Goût : A Fukuroi, bien manger s’apprend

La cantine centrale de la ville privilégie la production locale. /Ville de Fukuroi

Ishizuka Kôji observe la scène d’un œil attentif. Il est l’un des responsables de la cantine centrale et pilote le service des menus scolaires de la ville. C’est lui qui est à l’origine de ce programme nutritionnel convaincant qui a été primé l’année dernière, en Malaisie, dans le cadre de la 8e Alliance de la conférence globale des villes saines, pour ses bonnes pratiques en milieu scolaire. Son idée était simple mais diablement efficace : en renforçant drastiquement les liens entre les 26 producteurs de la ville et la cantine centrale, il a permis à Fukuroi de confectionner et de délivrer des menus variés et équilibrés à une très grande majorité des enfants scolarisés dans la municipalité tout en dynamisant l’économie agricole locale. “Une étude nationale a mis en évidence que, sur l’ensemble du territoire, les repas des enfants japonais présentent une carence importante en calcium et que certaines familles d’aliments figurent très rarement au menu”, confie-t-il. “Nous avons réfléchi à des solutions qui permettraient de combler ces manques, d’optimiser ainsi les apports nutritionnels de chaque déjeuner, sans oublier de rester attrayants pour les enfants.”
Inaugurées en 2013, les cuisines de la cantine centrale de Fukuroi, qui emploient près de 80 personnes et alimentent quatorze crèches, dix-sept écoles élémentaires et quatre écoles primaires, n’ont qu’un mot d’ordre : ne lésiner ni sur le goût, ni sur la qualité. Et pour y parvenir, lorsque des steaks hachés sont servis aux écoliers de la ville de Fukuroi, ils sont confectionnés à la main, pièce par pièce. Tout comme les harumaki, ces rouleaux de printemps frits. Autre exemple, avant d’être cuisinés, les légumes sont également lavés manuellement, et pour ceux à feuilles, comme les choux, ils sont passés dans un bain à jets afin “d’éliminer poussières et insectes récalcitrants”. Des procédés de fabrication dont la minutie reste unique, même pour le Japon. Les menus ne sont jamais fixés à l’avance, ce sont les équipes enseignantes, épaulées par la nutritionniste qui élaborent chaque mois les repas en fonction des arrivages, des besoins nutritionnels, mais aussi des goûts des enfants.
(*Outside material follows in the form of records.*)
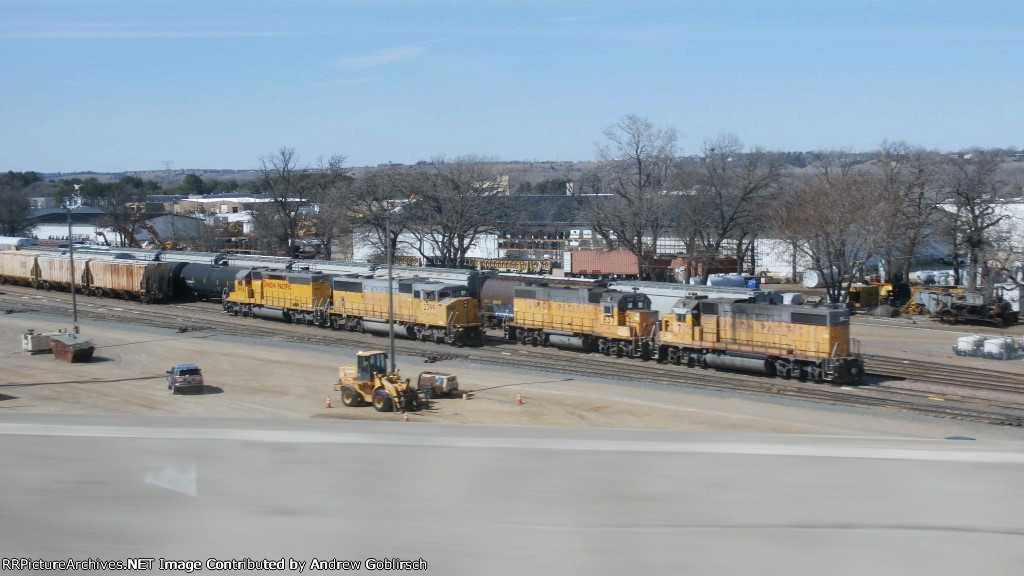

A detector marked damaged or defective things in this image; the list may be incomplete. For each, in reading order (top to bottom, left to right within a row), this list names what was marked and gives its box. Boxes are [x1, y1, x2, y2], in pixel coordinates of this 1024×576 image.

rusty hopper car [223, 268, 331, 325]
rusty hopper car [329, 274, 485, 342]
rusty hopper car [503, 282, 655, 354]
rusty hopper car [655, 295, 864, 385]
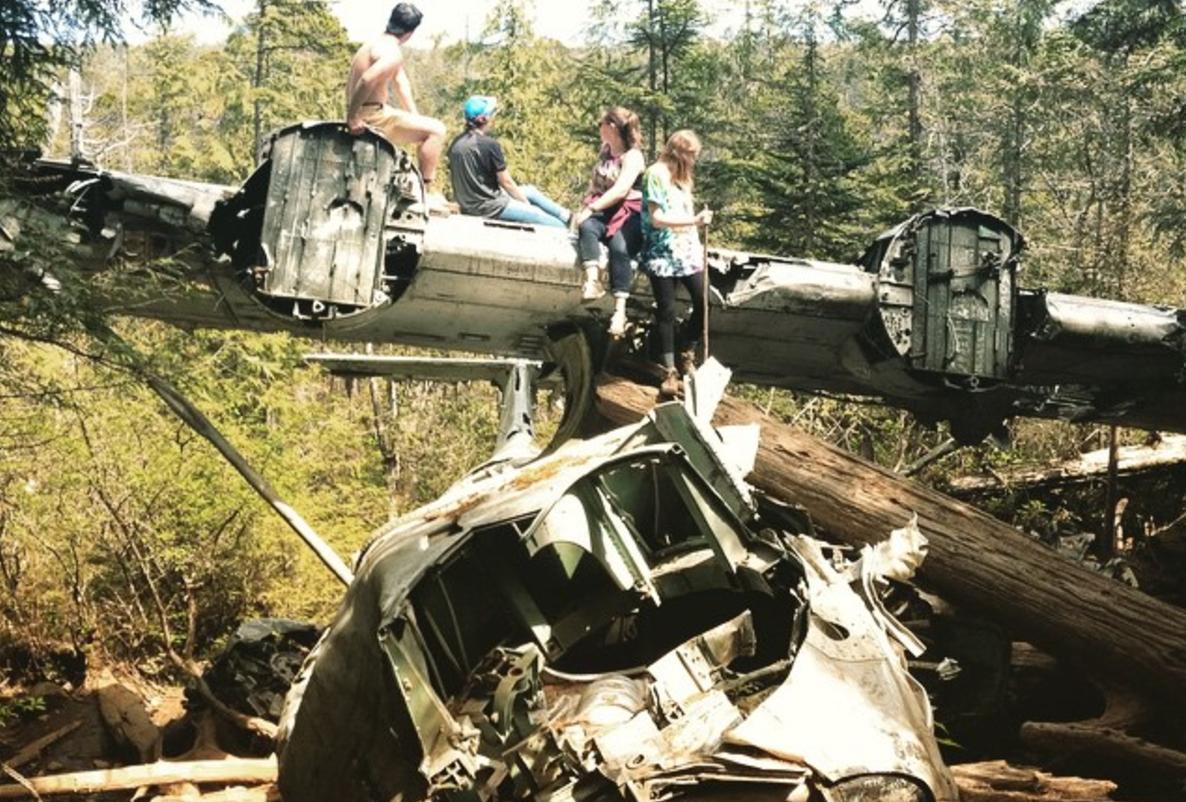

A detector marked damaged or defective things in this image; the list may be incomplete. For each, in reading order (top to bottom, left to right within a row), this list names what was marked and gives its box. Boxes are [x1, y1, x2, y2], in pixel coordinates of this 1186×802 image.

broken aircraft structure [4, 121, 1181, 441]
broken aircraft structure [271, 365, 953, 802]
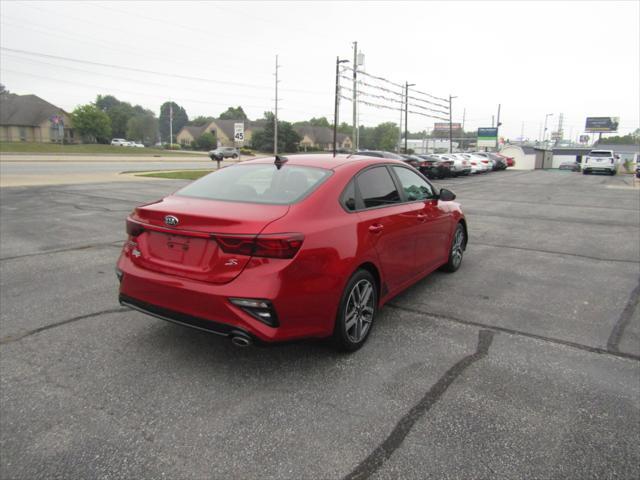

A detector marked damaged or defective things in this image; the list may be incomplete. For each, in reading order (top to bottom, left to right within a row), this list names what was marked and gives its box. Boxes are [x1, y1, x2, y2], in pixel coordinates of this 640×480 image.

crack in asphalt [0, 240, 124, 262]
crack in asphalt [472, 242, 636, 264]
crack in asphalt [0, 308, 127, 344]
crack in asphalt [384, 304, 640, 360]
crack in asphalt [608, 276, 636, 350]
crack in asphalt [344, 330, 496, 480]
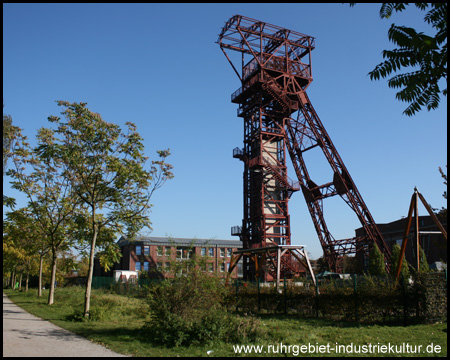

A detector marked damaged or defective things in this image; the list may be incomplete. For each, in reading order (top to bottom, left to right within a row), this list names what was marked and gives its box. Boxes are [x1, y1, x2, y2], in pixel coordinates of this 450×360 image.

rusty steel structure [218, 14, 390, 282]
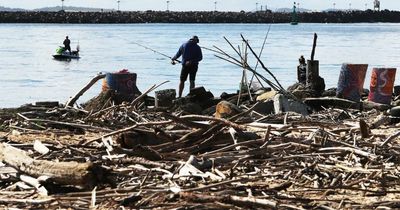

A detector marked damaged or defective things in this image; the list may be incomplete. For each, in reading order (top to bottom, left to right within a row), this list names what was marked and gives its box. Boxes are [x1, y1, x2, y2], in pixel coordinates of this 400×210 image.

rusty barrel [101, 71, 138, 94]
rusty barrel [336, 63, 368, 101]
rusty barrel [368, 68, 396, 104]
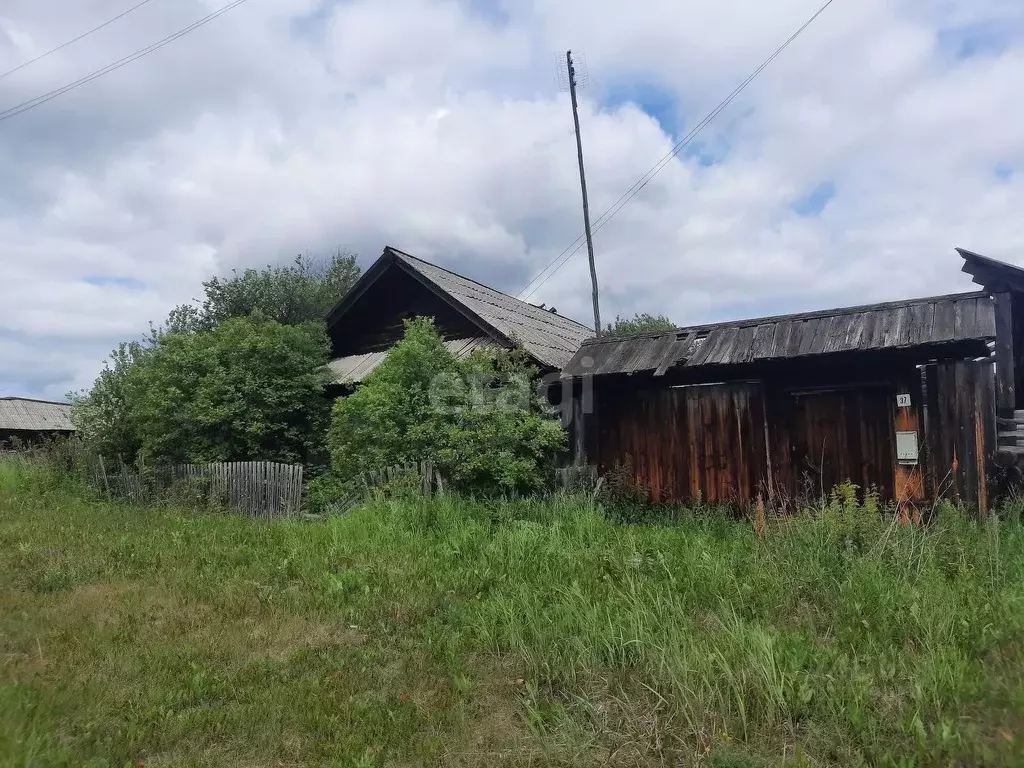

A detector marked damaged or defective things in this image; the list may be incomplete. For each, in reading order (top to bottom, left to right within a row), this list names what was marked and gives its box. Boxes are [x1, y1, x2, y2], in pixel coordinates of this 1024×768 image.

rusty wooden wall [588, 382, 764, 504]
rusty wooden wall [924, 356, 996, 512]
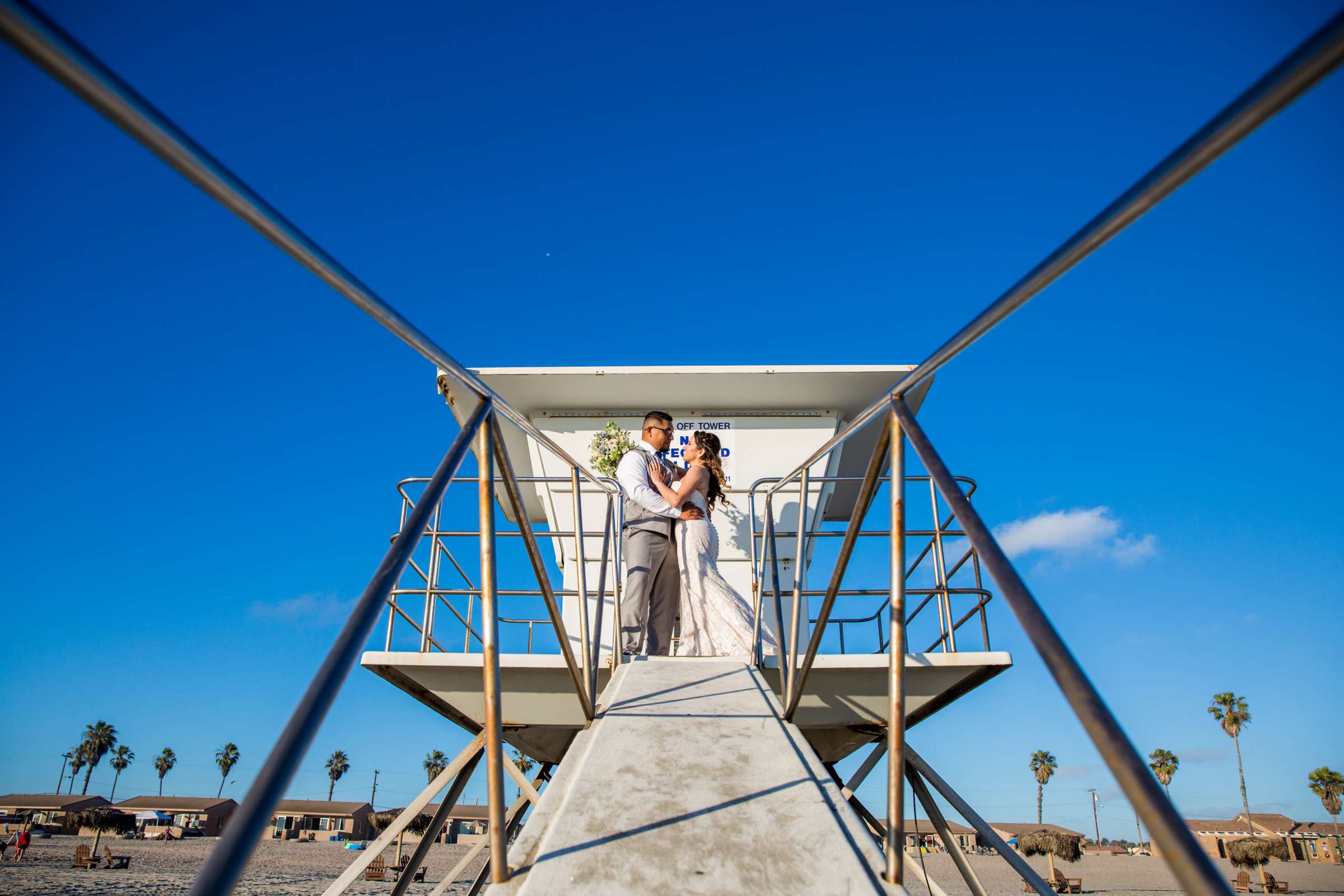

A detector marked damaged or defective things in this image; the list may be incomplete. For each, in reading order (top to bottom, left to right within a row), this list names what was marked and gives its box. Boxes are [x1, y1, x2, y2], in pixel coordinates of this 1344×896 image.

rusty metal pole [481, 419, 505, 881]
rusty metal pole [887, 398, 908, 881]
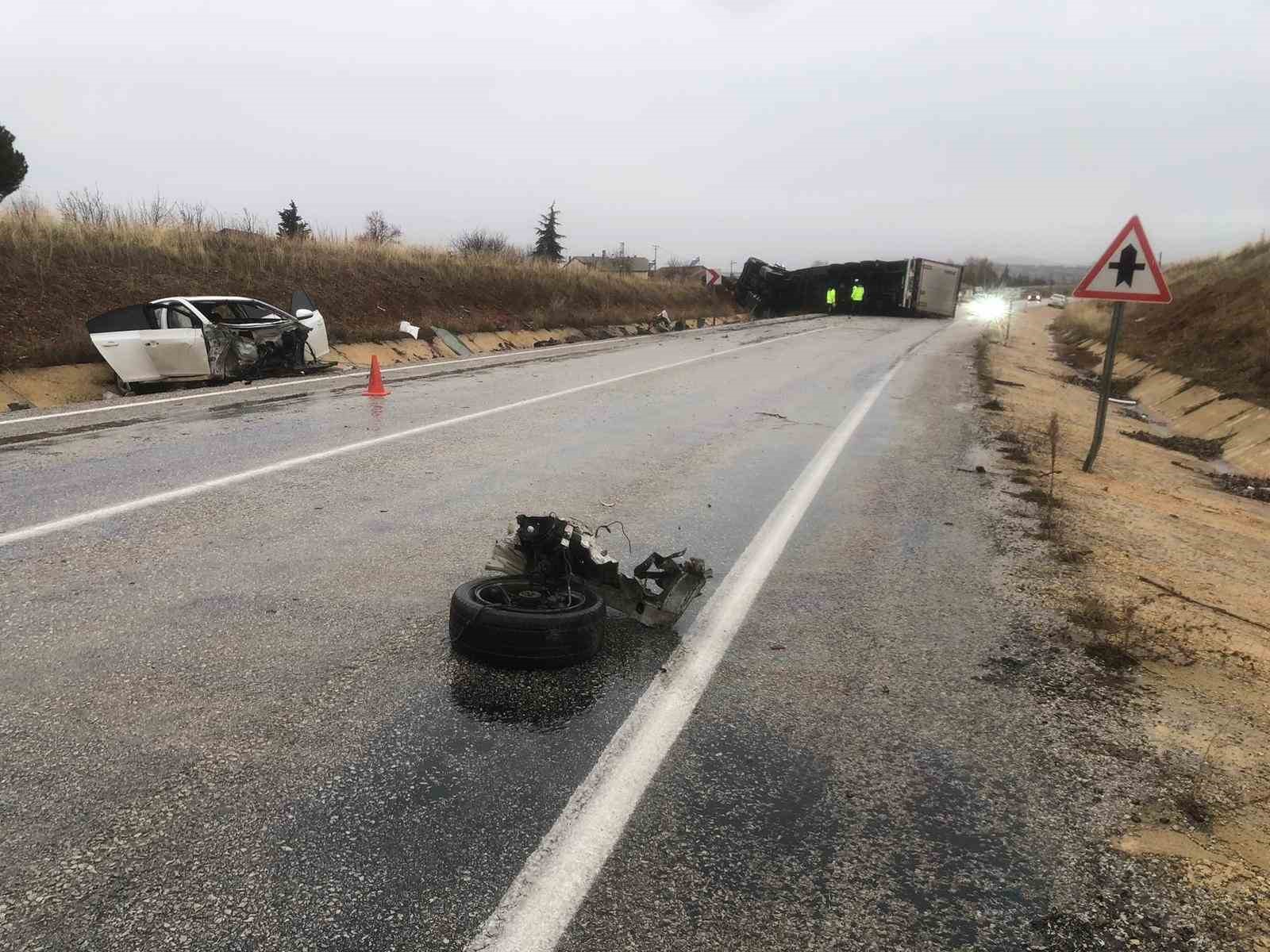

“Nous savons qu’ils sont très friands de beignets de poulet, de viande mais aussi de croquettes de légumes. On essaie d’intégrer à ces aliments qu’ils affectionnent tout particulièrement d’autres mets pour que le repas reste équilibré”, explique-t-il. Enfin, des plats adaptés sont réalisés pour les enfants qui souffrent d’allergies afin “qu’ils puissent manger le même repas que les autres”, mais préparé sans l’ingrédient qu’ils ne peuvent pas consommer. Le gouvernement local finance l’intégralité des coûts de fonctionnement de la cantine et les salaires du personnel, les parents participent aux frais de repas à hauteur de 250 yens (2 euros) par déjeuner. En plus des menus équilibrés, les enfants reçoivent des cours de nutrition afin de comprendre leurs besoins et toujours dans le but de pouvoir reproduire ces bons gestes à la maison. Pour Ishizuka Kôji, l’un des points importants était de parvenir à augmenter la quantité de légumes consommée par les enfants afin de leur donner envie d’en manger plus dans le futur. “C’est une bonne façon, il me semble, de limiter les dépenses médicales dans le futur. Un bon comportement alimentaire est la meilleure garantie d’une bonne santé à l’âge adulte”, assure-t-il. Ainsi, en cinq ans, “les écoliers sont passés de 89 grammes de légumes par déjeuner à 104. En privilégiant des produits locaux et de saison dans nos cantines, nous avons également permis de gonfler les volumes de production de nos agriculteurs, en augmentant la part des cantines de 8 à 31 %.”